Daman people Chinese: 达曼人

Total population
- Total: 200 (2017 est.)

Regions with significant populations
- Tibet

Languages
- Tibetan, Chinese

Religion
- Buddhism

Related ethnic groups
- Gurung (Kerongee Lama), Tamang

= Daman people =

The Daman people (达曼人) was one of the unrecognized ethnic groups in China and now officially classified as Tibetans. They are descendants of Nepalese centuries ago. Previously stateless, they were granted Chinese citizenship in 2003. Located around 30 kilometers away from the China-Nepal border in Gyirong County of Shigatse Prefecture, the Daman New Village, with a total population of 197, is the only settlement of the Daman people in China.

==Etymology==
The term Daman is an exonym from Damag in Tibetic languages, da means horse and man means soldier; hence, Daman means cavalryman.

==History==
In 1792, after the Sino-Gorkha war, hundreds of Gorkha soldiers were lost in the China-Nepal border and then resided there.
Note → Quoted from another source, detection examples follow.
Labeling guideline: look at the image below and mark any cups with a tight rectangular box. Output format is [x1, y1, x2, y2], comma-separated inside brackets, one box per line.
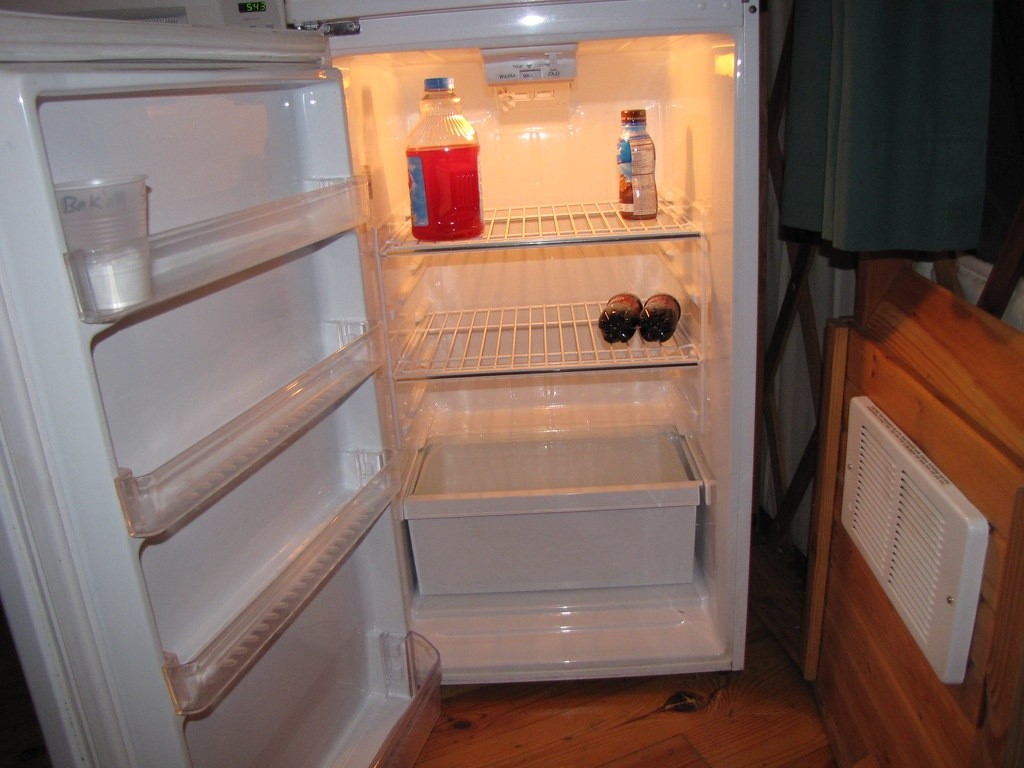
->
[52, 167, 155, 323]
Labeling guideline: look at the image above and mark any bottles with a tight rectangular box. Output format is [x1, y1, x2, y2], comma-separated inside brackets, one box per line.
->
[600, 291, 643, 345]
[618, 108, 658, 220]
[639, 292, 682, 343]
[404, 74, 487, 242]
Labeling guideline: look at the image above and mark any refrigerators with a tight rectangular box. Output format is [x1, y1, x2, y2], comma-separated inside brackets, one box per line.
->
[0, 0, 779, 768]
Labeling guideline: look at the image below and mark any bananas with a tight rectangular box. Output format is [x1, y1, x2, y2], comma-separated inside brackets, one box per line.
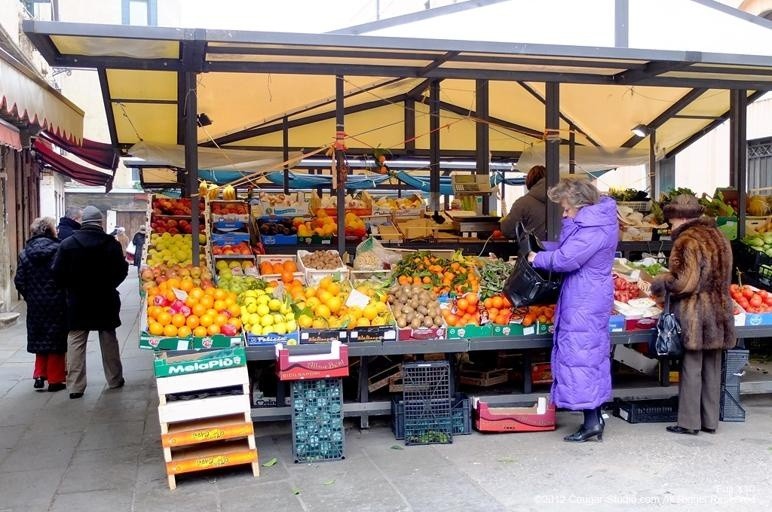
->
[199, 180, 236, 200]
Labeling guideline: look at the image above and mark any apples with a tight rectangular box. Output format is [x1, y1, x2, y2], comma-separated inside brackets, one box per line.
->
[212, 202, 246, 215]
[151, 198, 205, 234]
[613, 277, 640, 304]
[730, 283, 772, 315]
[142, 242, 265, 296]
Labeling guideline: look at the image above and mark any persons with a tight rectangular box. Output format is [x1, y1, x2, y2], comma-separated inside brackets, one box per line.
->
[53, 206, 130, 399]
[501, 162, 547, 251]
[529, 173, 620, 442]
[12, 216, 65, 391]
[112, 225, 145, 267]
[57, 209, 85, 239]
[651, 193, 736, 437]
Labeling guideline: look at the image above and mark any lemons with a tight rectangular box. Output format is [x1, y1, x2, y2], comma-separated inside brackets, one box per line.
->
[238, 287, 297, 335]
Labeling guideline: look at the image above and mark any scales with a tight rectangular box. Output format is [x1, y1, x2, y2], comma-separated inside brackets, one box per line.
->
[452, 215, 502, 238]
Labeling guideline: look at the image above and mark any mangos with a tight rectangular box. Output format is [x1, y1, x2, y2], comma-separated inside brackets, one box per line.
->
[292, 209, 366, 237]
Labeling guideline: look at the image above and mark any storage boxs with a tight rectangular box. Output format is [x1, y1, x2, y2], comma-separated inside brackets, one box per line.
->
[716, 216, 772, 326]
[609, 201, 670, 330]
[138, 188, 556, 343]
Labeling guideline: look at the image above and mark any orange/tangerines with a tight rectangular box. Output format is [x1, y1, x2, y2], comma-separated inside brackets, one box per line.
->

The Daman people are allegedly the descendants of the Gorkha soldiers, and there have been the 6th or 7th generations since then.

Daman people were once without a nationality (stateless) before the State Council of China officially approved them as Chinese citizens in 2003. Since then, Daman people have been treated the same as Tibetan by the government.